▸ **Kurze Übung 1**: Tausche in der Auflistung von ihrem Anfang bis einschließlich der Zeile mit „[520,448,544,473]“ das Wort „luggages“ gegen „suitcases“ aus. Gib nur diese Zeilen wieder, sonst unverändert.

··· Auszug zum Lesen

II Die Beschwerde ist zulässig. Über sie kann der Senat auch entscheiden, obwohl der Markeninhaber zur mündlichen Verhandlung nicht erschienen ist und sich sein Verfahrensbevollmächtigte kurz vor Sitzungsbeginn wegen einer (angeblichen) kurzfristigen Erkrankung entschuldigt hat. Soweit er aus diesem Grund um Terminsverlegung gebeten hat, war eine solche nach § 82 Abs. 1 MarkenG i.V.m. § 227 ZPO nicht veranlasst; denn abgesehen davon, dass es an der nach § 227 Abs. 2 ZPO erforderlichen Glaubhaftmachung mangelte, vermochte der Senat einen erheblichen Grund, bei dem nach der gesetzlichen Regelung (vgl. § 227 Abs. 1 Satz 2 Nr. 1 ZPO) eine Terminsverlegung überhaupt nur in Betracht kommt, schon deshalb nicht festzustellen, weil die Erkrankung nicht näher bezeichnet wurde; ein Termin ist aber bei (kurzfristigen) Erkrankungen nur dann zu verlegen, wenn diese ein Erscheinen vor Gericht infolge Reiseunfähigkeit ausschließen.

Die zulässige Beschwerde hat in der Sache aber nur in dem aus dem Tenor ersichtlichen Umfang Erfolg. Denn während die Markenstelle im Ergebnis zutreffend den Widerspruch hinsichtlich der angegriffenen Waren der Klasse 25 zurückgewiesen hat, kann die Gefahr von Verwechslungen der Vergleichsmarken nach § 43 Abs. 2 Satz 2, § 42 Abs. 2 Nr. 1, § 9 Abs. 1 Nr. 2 MarkenG hinsichtlich der weiter angegriffenen Waren der Klasse 14 letztlich nicht verneint werden.

Unter Berücksichtigung der bei der Beurteilung der Verwechslungsgefahr miteinander in Wechselbeziehung stehenden Komponenten der Waren- und Markenähnlichkeit sowie der Kennzeichnungskraft der Widerspruchsmarke (vgl. EuGH GRUR 1998, 922, 923 - Canon; MarkenR 1999, 236, 239 - Lloyd/Loints), wobei ein geringer Grad der Ähnlichkeit der Waren durch einen größeren Grad der Ähnlichkeit der Marken ausgeglichen werden kann und umgekehrt (st. Rspr.; vgl. EuGH GRUR 1998, 387, 389 Tz. 23 f. - Sabèl/Puma; EuGH GRUR 1998, 922, 923 Tz. 16 f. - Canon; BGH GRUR 1999, 241, 243), hält die jüngere Marke den erforderlichen Abstand zur klangidentischen älteren Marke in bezug auf die identisch gegenüberstehenden Waren der Klasse 14 nicht ein, während eine Verwechslungsgefahr aus Rechtsgründen hinsichtlich der identisch beanspruchten Waren der Klasse 25 zu verneinen ist.

······

▸ **Kurze Übung 2**: Gib aus dem Auszug zur Markenbeschwerde die Stelle von „Unter Berücksichtigung der“ bis einschließlich „zu verneinen ist.“ wortgleich wieder.

··· Material zur Aufgabe

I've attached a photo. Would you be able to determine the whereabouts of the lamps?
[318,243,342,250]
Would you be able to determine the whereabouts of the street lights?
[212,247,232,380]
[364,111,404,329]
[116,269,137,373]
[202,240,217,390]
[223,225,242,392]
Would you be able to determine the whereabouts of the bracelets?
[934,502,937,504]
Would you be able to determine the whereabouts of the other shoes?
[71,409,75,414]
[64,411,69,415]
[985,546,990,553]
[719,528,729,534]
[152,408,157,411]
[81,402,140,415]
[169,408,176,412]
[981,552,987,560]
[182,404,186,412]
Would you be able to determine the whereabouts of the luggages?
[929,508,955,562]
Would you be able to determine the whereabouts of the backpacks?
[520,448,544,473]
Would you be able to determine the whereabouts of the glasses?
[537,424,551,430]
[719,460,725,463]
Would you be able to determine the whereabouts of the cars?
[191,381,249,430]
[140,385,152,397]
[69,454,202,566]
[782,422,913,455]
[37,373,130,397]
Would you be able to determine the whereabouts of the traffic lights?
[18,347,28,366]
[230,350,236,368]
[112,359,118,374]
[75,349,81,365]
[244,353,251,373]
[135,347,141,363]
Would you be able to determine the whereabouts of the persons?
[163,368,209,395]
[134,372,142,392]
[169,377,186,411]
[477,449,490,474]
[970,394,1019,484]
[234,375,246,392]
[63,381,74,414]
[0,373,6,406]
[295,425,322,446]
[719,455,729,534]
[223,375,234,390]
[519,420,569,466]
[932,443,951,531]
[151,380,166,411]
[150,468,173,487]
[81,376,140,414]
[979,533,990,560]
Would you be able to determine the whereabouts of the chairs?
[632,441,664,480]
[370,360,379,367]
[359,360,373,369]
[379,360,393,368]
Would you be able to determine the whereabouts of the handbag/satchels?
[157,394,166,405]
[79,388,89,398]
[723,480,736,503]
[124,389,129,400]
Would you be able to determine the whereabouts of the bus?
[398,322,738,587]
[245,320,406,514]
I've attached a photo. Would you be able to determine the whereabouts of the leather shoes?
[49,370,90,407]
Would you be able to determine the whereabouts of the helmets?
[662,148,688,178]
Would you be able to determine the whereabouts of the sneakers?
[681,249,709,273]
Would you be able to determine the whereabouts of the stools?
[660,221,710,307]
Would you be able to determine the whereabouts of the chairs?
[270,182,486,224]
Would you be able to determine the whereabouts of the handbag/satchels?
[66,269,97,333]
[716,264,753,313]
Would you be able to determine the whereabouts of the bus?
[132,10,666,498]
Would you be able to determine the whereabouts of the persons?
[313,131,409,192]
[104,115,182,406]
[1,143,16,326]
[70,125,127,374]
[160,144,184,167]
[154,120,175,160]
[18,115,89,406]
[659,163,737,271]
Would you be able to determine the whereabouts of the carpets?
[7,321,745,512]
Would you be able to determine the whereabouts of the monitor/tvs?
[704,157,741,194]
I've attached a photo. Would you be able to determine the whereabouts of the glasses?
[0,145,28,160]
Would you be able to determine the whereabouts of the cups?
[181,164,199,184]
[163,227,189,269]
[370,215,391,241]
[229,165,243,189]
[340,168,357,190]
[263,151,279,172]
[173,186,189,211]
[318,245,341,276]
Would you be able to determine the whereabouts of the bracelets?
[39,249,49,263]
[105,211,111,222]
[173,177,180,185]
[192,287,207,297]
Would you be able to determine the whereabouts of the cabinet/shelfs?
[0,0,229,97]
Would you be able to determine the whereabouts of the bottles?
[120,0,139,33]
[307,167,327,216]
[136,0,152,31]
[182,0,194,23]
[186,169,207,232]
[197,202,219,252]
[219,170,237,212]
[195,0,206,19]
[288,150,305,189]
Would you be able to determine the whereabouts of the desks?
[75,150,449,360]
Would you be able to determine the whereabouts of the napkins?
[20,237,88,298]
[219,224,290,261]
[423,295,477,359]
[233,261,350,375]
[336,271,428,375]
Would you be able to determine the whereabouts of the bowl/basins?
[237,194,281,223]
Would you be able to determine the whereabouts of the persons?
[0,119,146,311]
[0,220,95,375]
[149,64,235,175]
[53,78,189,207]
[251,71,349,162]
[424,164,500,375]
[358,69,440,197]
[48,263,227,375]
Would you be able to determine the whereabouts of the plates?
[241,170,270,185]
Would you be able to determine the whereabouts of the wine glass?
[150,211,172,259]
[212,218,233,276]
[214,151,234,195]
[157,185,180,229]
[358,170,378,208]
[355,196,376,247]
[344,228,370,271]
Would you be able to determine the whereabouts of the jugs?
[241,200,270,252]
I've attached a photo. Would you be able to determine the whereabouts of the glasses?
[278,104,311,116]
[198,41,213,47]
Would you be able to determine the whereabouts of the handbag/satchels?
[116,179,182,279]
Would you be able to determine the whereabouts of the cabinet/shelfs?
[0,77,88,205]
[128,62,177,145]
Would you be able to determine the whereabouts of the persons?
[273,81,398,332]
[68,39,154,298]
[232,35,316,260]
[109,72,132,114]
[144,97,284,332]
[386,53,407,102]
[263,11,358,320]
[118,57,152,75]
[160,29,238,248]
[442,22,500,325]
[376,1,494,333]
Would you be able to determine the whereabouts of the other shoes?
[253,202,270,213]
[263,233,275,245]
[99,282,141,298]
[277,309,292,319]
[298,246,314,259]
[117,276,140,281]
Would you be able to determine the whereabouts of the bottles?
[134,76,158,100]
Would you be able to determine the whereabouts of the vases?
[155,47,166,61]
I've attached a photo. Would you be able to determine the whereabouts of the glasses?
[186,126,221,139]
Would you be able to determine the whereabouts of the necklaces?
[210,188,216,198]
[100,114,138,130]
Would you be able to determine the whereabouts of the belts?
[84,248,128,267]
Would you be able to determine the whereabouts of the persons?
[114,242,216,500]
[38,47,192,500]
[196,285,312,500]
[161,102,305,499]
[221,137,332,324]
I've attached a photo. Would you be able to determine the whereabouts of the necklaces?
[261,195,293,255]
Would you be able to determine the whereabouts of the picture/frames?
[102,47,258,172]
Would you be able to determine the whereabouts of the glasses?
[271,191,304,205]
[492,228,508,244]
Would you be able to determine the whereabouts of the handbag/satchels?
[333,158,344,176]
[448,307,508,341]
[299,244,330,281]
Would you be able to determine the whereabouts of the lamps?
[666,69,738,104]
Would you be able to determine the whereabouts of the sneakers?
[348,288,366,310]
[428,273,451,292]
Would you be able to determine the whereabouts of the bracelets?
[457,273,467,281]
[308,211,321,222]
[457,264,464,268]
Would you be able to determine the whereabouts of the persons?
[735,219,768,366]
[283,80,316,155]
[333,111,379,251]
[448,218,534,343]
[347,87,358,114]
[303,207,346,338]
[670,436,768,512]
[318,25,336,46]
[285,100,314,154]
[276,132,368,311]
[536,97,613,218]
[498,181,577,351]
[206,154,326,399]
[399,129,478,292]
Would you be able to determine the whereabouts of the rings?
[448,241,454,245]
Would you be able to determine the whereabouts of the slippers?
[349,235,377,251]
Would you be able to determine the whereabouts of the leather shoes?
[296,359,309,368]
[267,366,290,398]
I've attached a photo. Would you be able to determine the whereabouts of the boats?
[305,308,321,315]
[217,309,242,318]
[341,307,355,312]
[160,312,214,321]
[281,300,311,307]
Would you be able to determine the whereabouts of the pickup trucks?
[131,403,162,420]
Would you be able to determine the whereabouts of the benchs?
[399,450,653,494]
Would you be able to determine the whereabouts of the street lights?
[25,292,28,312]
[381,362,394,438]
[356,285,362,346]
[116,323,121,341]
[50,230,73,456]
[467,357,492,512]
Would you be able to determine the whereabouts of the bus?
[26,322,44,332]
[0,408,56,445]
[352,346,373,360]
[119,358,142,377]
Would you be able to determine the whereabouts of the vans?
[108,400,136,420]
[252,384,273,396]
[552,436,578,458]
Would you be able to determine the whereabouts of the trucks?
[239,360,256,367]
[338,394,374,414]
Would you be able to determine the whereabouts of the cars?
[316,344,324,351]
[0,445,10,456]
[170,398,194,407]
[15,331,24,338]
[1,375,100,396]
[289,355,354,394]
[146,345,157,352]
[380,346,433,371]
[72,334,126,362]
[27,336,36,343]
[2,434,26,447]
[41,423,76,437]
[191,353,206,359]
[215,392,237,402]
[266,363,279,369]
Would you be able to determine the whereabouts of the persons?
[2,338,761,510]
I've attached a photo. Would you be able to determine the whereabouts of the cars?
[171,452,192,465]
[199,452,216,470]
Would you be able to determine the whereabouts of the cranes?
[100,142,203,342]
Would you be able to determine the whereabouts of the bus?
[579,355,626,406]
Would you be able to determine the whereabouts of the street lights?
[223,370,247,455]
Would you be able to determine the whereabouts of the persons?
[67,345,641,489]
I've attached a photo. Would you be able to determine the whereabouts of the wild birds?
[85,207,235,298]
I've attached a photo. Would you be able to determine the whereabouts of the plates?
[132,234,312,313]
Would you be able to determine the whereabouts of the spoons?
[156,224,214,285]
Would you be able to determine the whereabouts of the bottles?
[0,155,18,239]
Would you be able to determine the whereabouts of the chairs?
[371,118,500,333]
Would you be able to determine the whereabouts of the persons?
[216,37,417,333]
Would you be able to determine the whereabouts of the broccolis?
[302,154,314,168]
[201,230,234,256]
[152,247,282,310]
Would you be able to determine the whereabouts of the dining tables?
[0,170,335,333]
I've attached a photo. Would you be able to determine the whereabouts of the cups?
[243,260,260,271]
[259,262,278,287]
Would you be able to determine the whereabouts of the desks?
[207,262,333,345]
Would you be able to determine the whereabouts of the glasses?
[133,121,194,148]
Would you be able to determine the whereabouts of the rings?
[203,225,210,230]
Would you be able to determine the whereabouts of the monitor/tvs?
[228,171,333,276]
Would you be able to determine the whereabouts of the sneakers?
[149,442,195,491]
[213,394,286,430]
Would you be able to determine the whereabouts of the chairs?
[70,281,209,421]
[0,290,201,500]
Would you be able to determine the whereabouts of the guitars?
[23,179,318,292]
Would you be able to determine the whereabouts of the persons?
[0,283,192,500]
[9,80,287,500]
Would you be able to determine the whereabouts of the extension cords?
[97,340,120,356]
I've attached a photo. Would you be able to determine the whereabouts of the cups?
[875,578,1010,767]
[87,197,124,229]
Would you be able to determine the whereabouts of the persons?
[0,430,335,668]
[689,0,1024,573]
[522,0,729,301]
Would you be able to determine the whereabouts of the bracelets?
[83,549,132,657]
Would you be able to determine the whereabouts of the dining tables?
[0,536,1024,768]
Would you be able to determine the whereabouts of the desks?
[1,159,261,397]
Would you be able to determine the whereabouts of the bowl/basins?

······

▸ **Richtiges Ergebnis 1**:
I've attached a photo. Would you be able to determine the whereabouts of the lamps?
[318,243,342,250]
Would you be able to determine the whereabouts of the street lights?
[212,247,232,380]
[364,111,404,329]
[116,269,137,373]
[202,240,217,390]
[223,225,242,392]
Would you be able to determine the whereabouts of the bracelets?
[934,502,937,504]
Would you be able to determine the whereabouts of the other shoes?
[71,409,75,414]
[64,411,69,415]
[985,546,990,553]
[719,528,729,534]
[152,408,157,411]
[81,402,140,415]
[169,408,176,412]
[981,552,987,560]
[182,404,186,412]
Would you be able to determine the whereabouts of the suitcases?
[929,508,955,562]
Would you be able to determine the whereabouts of the backpacks?
[520,448,544,473]

▸ **Richtiges Ergebnis 2**:
Unter Berücksichtigung der bei der Beurteilung der Verwechslungsgefahr miteinander in Wechselbeziehung stehenden Komponenten der Waren- und Markenähnlichkeit sowie der Kennzeichnungskraft der Widerspruchsmarke (vgl. EuGH GRUR 1998, 922, 923 - Canon; MarkenR 1999, 236, 239 - Lloyd/Loints), wobei ein geringer Grad der Ähnlichkeit der Waren durch einen größeren Grad der Ähnlichkeit der Marken ausgeglichen werden kann und umgekehrt (st. Rspr.; vgl. EuGH GRUR 1998, 387, 389 Tz. 23 f. - Sabèl/Puma; EuGH GRUR 1998, 922, 923 Tz. 16 f. - Canon; BGH GRUR 1999, 241, 243), hält die jüngere Marke den erforderlichen Abstand zur klangidentischen älteren Marke in bezug auf die identisch gegenüberstehenden Waren der Klasse 14 nicht ein, während eine Verwechslungsgefahr aus Rechtsgründen hinsichtlich der identisch beanspruchten Waren der Klasse 25 zu verneinen ist.